**Reading text**
------------------------

Retirees Should Expect to Pay More For Prescription Drug Costs…

MEDICARE PART D HELPS retirees pay for their prescription drugs. But these prescription drug plans have a variety of out-of-pocket costs that vary based on the policy you select. Here are some of the medication costs you can expect in retirement.

Premiums. 

The average Medicare Part D premium was $41 per month in 2018, up 11 percent since 2015, according to a Kaiser Family Foundation analysis of Centers for Medicare & Medicaid Services data. However, premiums vary significantly based on the plan you select. Among widely available Part D plans, premiums ranged from $20 to $84 per month. Some Part D plans increased their premiums by more than $10 per month in 2018, and a few plans had slight decreases in premiums.

Deductibles. 

The majority of Medicare Part D plans (55 percent) have a deductible before medications will be covered. Most plans with deductibles charge the maximum possible deductible of $405 in 2018, but some plans (9 percent) charge a smaller deductible. About 45 percent of Part D plans don’t have a deductible. “Plans can change a deductible, which is the amount that people have to pay out-of-pocket before the plan coverage begins,” says Juliette Cubanski, associate director of the Program on Medicare Policy at the Kaiser Family Foundation. “Some plans don’t have a deductible, and some plans charge less than that standard $405 amount.”

------------------------

**Entries provided**

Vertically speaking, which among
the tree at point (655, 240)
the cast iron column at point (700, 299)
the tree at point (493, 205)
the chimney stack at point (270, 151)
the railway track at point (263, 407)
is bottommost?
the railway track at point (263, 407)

------------------------

**The problem**
Do these statements agree with the article on Medicare Part D costs? Answer yes or no for each and quote the words from the article that decide it.
1. The average Medicare Part D premium in 2018 was $41 per month.
2. Most Medicare Part D plans have no deductible.
3. Every Part D plan with a deductible charged $405 in 2018.

**Response**
1. Yes: "The average Medicare Part D premium was $41 per month in 2018"
2. No: "The majority of Medicare Part D plans (55 percent) have a deductible before medications will be covered."
3. No: "some plans (9 percent) charge a smaller deductible"